----- Records provided

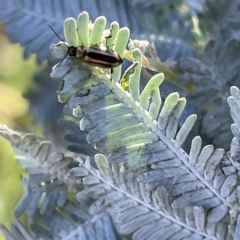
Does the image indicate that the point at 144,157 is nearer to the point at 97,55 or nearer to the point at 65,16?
the point at 97,55

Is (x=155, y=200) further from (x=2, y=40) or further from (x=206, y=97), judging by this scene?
(x=2, y=40)

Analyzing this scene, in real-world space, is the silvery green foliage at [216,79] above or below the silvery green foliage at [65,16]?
below

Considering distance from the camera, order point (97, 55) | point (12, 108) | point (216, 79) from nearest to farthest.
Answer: point (97, 55), point (216, 79), point (12, 108)

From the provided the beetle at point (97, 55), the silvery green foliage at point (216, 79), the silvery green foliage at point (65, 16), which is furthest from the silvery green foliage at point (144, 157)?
the silvery green foliage at point (65, 16)

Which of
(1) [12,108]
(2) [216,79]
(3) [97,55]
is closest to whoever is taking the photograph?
(3) [97,55]

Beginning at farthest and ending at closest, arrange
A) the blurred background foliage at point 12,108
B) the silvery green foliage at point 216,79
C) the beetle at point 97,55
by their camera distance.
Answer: the blurred background foliage at point 12,108
the silvery green foliage at point 216,79
the beetle at point 97,55

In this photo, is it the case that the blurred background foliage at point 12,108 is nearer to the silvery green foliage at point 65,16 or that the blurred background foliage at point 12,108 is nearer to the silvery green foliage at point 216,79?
the silvery green foliage at point 65,16

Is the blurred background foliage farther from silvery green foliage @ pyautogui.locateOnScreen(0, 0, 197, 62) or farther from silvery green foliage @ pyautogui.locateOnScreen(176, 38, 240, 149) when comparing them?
silvery green foliage @ pyautogui.locateOnScreen(176, 38, 240, 149)

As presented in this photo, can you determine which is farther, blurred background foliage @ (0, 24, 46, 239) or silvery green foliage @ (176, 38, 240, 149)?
blurred background foliage @ (0, 24, 46, 239)

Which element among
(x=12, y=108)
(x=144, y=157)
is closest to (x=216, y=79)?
(x=144, y=157)

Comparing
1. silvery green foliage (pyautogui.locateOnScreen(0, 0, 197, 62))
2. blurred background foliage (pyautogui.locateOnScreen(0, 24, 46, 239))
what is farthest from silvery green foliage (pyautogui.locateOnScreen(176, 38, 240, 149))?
blurred background foliage (pyautogui.locateOnScreen(0, 24, 46, 239))
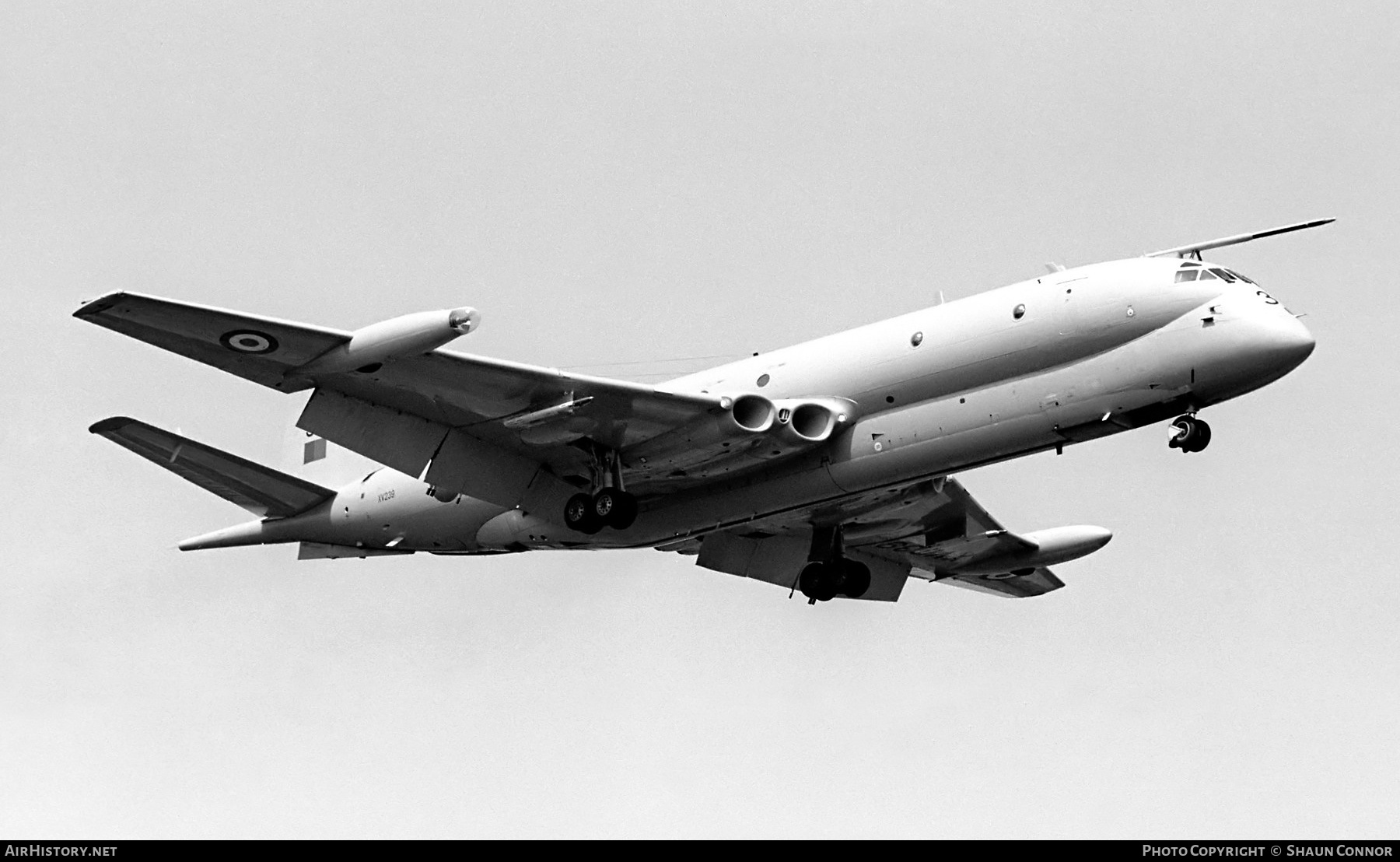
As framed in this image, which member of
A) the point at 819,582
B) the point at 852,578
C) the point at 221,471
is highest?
the point at 221,471

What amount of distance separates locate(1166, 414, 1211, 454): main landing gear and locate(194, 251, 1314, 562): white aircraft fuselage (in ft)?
1.28

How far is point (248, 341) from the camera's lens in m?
26.8

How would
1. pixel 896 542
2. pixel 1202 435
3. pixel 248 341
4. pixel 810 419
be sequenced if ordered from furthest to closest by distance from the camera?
pixel 896 542
pixel 810 419
pixel 1202 435
pixel 248 341

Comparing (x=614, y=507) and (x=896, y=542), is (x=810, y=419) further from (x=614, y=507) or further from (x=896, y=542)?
(x=896, y=542)

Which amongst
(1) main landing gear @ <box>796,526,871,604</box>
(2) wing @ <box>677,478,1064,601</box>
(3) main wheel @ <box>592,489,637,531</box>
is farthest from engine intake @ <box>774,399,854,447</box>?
(1) main landing gear @ <box>796,526,871,604</box>

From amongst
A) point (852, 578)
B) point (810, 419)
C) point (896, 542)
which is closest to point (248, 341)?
point (810, 419)

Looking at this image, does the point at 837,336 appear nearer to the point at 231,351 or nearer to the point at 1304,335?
the point at 1304,335

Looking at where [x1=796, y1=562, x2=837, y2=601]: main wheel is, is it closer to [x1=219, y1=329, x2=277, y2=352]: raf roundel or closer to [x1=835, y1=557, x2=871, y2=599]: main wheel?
[x1=835, y1=557, x2=871, y2=599]: main wheel

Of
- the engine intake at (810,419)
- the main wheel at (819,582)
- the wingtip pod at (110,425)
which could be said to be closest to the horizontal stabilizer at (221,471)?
the wingtip pod at (110,425)

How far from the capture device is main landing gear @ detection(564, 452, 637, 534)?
1168 inches

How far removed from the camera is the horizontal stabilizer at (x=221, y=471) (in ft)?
101

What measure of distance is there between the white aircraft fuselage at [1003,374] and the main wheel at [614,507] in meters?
0.56

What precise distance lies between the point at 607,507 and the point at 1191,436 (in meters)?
8.32
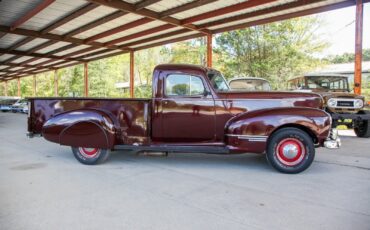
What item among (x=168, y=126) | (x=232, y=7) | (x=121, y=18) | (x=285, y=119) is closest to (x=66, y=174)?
(x=168, y=126)

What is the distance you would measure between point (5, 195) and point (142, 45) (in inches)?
515

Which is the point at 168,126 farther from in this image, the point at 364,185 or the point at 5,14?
the point at 5,14

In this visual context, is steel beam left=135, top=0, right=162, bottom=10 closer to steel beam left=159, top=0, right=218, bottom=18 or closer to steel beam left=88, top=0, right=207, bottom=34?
steel beam left=88, top=0, right=207, bottom=34

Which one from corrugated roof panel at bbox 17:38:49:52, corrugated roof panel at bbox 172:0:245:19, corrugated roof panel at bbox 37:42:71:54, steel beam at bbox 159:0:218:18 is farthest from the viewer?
corrugated roof panel at bbox 37:42:71:54

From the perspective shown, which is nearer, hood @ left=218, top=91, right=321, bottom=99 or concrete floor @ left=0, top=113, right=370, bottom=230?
concrete floor @ left=0, top=113, right=370, bottom=230

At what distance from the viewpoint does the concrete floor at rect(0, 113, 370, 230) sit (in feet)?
9.23

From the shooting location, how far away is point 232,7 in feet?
31.5

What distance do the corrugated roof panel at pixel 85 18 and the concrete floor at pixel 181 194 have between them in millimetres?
6683

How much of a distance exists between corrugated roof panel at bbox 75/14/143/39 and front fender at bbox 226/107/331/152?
8.06m

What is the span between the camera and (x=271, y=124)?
4422 mm

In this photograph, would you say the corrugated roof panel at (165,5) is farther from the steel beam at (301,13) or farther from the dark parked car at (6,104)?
the dark parked car at (6,104)

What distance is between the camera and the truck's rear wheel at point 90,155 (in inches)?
202

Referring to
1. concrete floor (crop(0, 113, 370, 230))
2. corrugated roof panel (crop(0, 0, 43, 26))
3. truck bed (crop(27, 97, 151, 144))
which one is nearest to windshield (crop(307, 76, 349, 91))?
concrete floor (crop(0, 113, 370, 230))

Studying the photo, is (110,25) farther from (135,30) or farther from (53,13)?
(53,13)
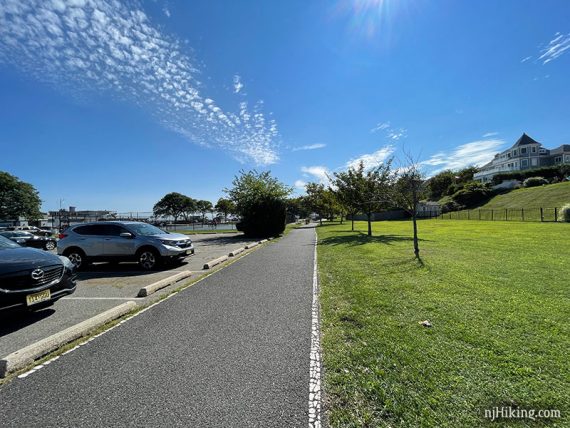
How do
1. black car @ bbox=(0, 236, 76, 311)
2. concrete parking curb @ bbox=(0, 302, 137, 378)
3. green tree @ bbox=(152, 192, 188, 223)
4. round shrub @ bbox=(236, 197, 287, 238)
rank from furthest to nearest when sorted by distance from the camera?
green tree @ bbox=(152, 192, 188, 223) → round shrub @ bbox=(236, 197, 287, 238) → black car @ bbox=(0, 236, 76, 311) → concrete parking curb @ bbox=(0, 302, 137, 378)

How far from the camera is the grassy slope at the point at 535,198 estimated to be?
3828 cm

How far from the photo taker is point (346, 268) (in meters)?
8.52

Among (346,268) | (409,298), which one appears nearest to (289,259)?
(346,268)

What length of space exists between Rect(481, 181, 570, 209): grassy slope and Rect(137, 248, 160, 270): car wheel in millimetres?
45175

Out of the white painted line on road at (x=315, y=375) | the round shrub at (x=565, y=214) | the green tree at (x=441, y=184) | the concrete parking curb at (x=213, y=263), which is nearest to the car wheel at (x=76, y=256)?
the concrete parking curb at (x=213, y=263)

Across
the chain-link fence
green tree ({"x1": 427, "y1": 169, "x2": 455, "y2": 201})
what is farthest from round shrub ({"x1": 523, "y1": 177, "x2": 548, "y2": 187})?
the chain-link fence

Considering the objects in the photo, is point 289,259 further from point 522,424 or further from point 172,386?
point 522,424

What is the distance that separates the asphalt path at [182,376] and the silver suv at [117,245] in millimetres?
4944

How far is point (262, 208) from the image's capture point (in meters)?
23.5

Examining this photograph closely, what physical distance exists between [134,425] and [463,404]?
2.65 metres

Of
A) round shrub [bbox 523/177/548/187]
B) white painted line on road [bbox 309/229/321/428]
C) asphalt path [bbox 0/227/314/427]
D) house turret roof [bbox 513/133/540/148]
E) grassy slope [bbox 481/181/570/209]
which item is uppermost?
house turret roof [bbox 513/133/540/148]

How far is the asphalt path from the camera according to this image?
94.7 inches

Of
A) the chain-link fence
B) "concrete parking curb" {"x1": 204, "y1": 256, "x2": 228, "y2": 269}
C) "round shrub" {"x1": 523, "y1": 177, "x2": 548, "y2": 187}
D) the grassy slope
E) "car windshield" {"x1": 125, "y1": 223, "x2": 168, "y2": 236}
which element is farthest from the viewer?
"round shrub" {"x1": 523, "y1": 177, "x2": 548, "y2": 187}

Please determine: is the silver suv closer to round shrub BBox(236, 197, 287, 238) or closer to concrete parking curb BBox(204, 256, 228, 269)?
concrete parking curb BBox(204, 256, 228, 269)
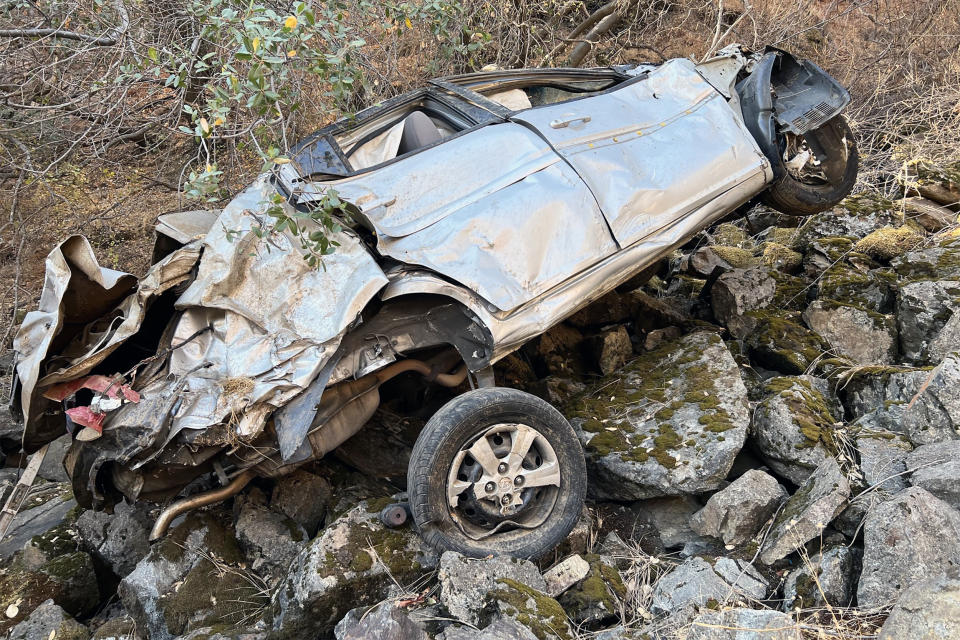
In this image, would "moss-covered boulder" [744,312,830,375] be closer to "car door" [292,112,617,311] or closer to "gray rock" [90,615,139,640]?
"car door" [292,112,617,311]

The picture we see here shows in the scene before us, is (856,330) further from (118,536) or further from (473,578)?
(118,536)

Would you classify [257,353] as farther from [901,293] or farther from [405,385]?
[901,293]

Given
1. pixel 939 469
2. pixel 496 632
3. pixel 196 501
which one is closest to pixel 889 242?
pixel 939 469

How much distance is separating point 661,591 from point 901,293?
2.94 metres

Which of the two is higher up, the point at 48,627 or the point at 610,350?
the point at 610,350

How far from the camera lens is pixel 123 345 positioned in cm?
368

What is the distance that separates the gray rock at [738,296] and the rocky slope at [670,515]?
0.06 feet

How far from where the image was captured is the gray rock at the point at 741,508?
355cm

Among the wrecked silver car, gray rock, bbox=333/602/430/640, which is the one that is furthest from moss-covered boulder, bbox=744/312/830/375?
gray rock, bbox=333/602/430/640

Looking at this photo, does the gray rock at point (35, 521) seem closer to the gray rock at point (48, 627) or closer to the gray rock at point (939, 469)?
the gray rock at point (48, 627)

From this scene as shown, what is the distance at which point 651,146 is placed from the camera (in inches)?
165

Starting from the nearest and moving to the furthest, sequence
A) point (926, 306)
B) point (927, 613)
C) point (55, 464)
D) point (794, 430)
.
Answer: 1. point (927, 613)
2. point (794, 430)
3. point (926, 306)
4. point (55, 464)

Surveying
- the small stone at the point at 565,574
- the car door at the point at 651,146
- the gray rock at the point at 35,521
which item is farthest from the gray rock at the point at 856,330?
the gray rock at the point at 35,521

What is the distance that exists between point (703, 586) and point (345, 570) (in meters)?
1.61
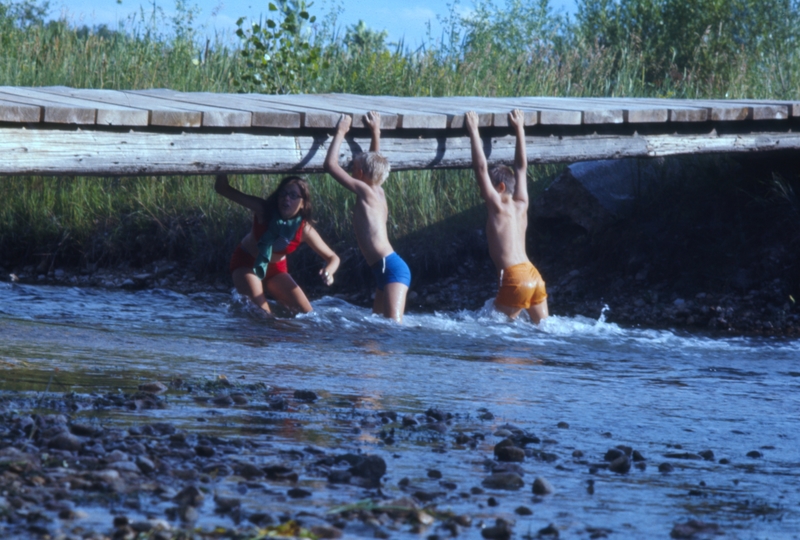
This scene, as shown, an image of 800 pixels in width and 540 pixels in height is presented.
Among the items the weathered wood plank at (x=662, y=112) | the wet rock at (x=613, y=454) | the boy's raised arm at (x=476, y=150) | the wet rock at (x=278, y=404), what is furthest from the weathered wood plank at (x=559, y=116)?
the wet rock at (x=613, y=454)

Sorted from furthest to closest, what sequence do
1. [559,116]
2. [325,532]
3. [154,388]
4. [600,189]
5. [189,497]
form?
[600,189] → [559,116] → [154,388] → [189,497] → [325,532]

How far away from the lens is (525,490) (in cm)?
268

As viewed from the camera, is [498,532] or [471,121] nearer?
[498,532]

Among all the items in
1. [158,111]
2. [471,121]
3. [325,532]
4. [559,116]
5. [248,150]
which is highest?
[559,116]

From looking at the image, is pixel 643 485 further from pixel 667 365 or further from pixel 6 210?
pixel 6 210

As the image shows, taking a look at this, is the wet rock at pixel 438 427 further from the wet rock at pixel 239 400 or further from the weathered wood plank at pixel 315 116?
the weathered wood plank at pixel 315 116

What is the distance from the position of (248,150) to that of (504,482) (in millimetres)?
3391

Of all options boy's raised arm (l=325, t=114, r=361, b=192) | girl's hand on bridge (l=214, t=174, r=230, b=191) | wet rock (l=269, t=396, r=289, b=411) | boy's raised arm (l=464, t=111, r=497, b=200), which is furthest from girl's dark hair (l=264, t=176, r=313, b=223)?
wet rock (l=269, t=396, r=289, b=411)

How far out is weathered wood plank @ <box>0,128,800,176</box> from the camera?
15.7ft

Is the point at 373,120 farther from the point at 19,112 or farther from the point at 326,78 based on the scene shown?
the point at 326,78

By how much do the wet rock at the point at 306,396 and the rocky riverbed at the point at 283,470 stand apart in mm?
43

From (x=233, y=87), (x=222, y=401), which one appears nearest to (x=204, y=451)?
(x=222, y=401)

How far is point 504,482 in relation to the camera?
2689 millimetres

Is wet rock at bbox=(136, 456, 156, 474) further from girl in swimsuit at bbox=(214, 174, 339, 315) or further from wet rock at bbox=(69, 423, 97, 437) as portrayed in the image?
girl in swimsuit at bbox=(214, 174, 339, 315)
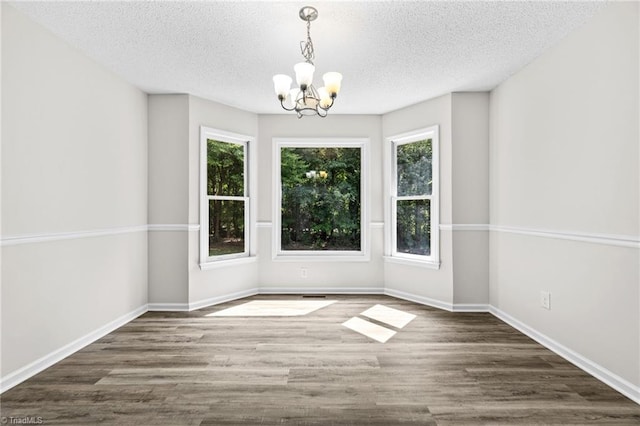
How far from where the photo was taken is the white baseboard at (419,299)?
4.34 m

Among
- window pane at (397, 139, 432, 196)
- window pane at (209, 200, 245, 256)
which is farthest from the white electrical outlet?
window pane at (209, 200, 245, 256)

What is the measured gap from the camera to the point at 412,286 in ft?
15.6

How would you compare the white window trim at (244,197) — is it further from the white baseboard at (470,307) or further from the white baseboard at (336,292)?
the white baseboard at (470,307)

----------

**Task statement**: Copy out word for word the part of the data that starts with the line containing "What length of" and ends with the line containing "2.65 metres", including both of those lines.

**Result of this exercise**:
What length of space exists between Rect(481, 181, 570, 209): grassy slope and Rect(137, 248, 160, 270): car wheel in millimetres?
45175

Out of the white painted line on road at (x=315, y=375) | the round shrub at (x=565, y=214) | the green tree at (x=441, y=184) | the concrete parking curb at (x=213, y=263), which is nearest to the car wheel at (x=76, y=256)?
the concrete parking curb at (x=213, y=263)

Across
the chain-link fence
green tree ({"x1": 427, "y1": 169, "x2": 455, "y2": 201})
what is farthest from round shrub ({"x1": 523, "y1": 177, "x2": 548, "y2": 187})?
the chain-link fence

Considering the objects in the photo, is point 289,259 further from point 522,424 or further from point 172,386?
point 522,424

What is the distance that separates the asphalt path at [182,376] and the silver suv at [117,245] in millimetres?
4944

How far is point (262, 208) from the image's capture point (in meters)?
23.5

Examining this photograph closely, what physical distance exists between [134,425] and [463,404]?
2.65 metres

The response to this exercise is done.